→ **DOCUMENT TEXT**
··········

Looking back, do you think TransCentury made the right choice to focus on infrastructure?

We thought we needed to have a clear strategy by redefining the business so that it is well understood as opposed to being in different sectors.

We could see the future was going to be infrastructure and we feel we were right about that.

There is going to be one investment that at some point doesn’t do well. That happens and we have systems in place to deal with it.

How did you overcome headwinds?

We said let’s restructure our debt so that it matches our resources and cash flows. We did that by reducing our commercial bank debt by 40 per cent and stretching the tenure of our debt to between five and 10 years.

That gives the business some space so when they generate some cash, they can deploy some of it to working capital as opposed to paying all of it in debt.

At the same time, we have forged good partnerships with lenders because now we have an agreed way forward.

The other focus was operational excellence by doing things right so that we are not making mistakes. And then the fourth step is this fundraising to transition us from turnaround to growth.

Whom do you credit for ‘helping you out of turbulence’?

We have got an incredible group of people around here who have been able to stabilise the business out of turbulence and we are starting to see growth.

We feel good about our ability to drive growth going forward. Year-on-year we are now seeing growth in all our units.

We have been able to redefine the business within the infrastructure space so that we are able to sell the value that we deliver.

We have realigned the business to our values and what that does is it galvanises us to a similar mindset and this is one way of driving forward a business that had stumbled a little bit.

What has kept you focused on turning around the business?

This is an amazing business and the ecosystem is credible. There is an entrepreneurial culture and we are pioneering, collaborative and innovative.

You get the feeling when you walk in here that when there are challenges, the people understand it is part of our work to find solutions.

I am a believer that the old hierarchy and bureaucracy cannot solve 21st-century problems and cannot deal with the complexity of running businesses today.

When there is turbulence, it doesn’t mean you look for a business that is not going through turbulence. Our job was to make sure the business gets out of turbulence.

What leadership attributes are important for this job?

You have to want to solve problems. You have to be passionate, grounded on the family end and give a bit more time to business.

··········

→ **WHAT THE TASK REQUIRES**
Reproduce the full TransCentury interview above, word for word.

→ **AVAILABLE DATA**
··········

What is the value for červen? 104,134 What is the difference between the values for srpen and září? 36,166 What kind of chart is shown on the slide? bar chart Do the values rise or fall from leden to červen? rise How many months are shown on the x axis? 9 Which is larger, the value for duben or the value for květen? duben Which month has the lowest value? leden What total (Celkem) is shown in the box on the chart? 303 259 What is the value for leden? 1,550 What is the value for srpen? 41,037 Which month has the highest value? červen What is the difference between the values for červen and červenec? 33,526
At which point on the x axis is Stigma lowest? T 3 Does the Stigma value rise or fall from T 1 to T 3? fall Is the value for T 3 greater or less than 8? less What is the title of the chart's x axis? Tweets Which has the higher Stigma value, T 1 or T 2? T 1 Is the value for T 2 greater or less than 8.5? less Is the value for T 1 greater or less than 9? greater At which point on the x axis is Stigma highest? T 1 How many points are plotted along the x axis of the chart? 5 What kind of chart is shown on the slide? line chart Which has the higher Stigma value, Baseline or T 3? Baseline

··········

→ **EXPECTED ANSWER**
Looking back, do you think TransCentury made the right choice to focus on infrastructure?

We thought we needed to have a clear strategy by redefining the business so that it is well understood as opposed to being in different sectors.

We could see the future was going to be infrastructure and we feel we were right about that.

There is going to be one investment that at some point doesn’t do well. That happens and we have systems in place to deal with it.

How did you overcome headwinds?

We said let’s restructure our debt so that it matches our resources and cash flows. We did that by reducing our commercial bank debt by 40 per cent and stretching the tenure of our debt to between five and 10 years.

That gives the business some space so when they generate some cash, they can deploy some of it to working capital as opposed to paying all of it in debt.

At the same time, we have forged good partnerships with lenders because now we have an agreed way forward.

The other focus was operational excellence by doing things right so that we are not making mistakes. And then the fourth step is this fundraising to transition us from turnaround to growth.

Whom do you credit for ‘helping you out of turbulence’?

We have got an incredible group of people around here who have been able to stabilise the business out of turbulence and we are starting to see growth.

We feel good about our ability to drive growth going forward. Year-on-year we are now seeing growth in all our units.

We have been able to redefine the business within the infrastructure space so that we are able to sell the value that we deliver.

We have realigned the business to our values and what that does is it galvanises us to a similar mindset and this is one way of driving forward a business that had stumbled a little bit.

What has kept you focused on turning around the business?

This is an amazing business and the ecosystem is credible. There is an entrepreneurial culture and we are pioneering, collaborative and innovative.

You get the feeling when you walk in here that when there are challenges, the people understand it is part of our work to find solutions.

I am a believer that the old hierarchy and bureaucracy cannot solve 21st-century problems and cannot deal with the complexity of running businesses today.

When there is turbulence, it doesn’t mean you look for a business that is not going through turbulence. Our job was to make sure the business gets out of turbulence.

What leadership attributes are important for this job?

You have to want to solve problems. You have to be passionate, grounded on the family end and give a bit more time to business.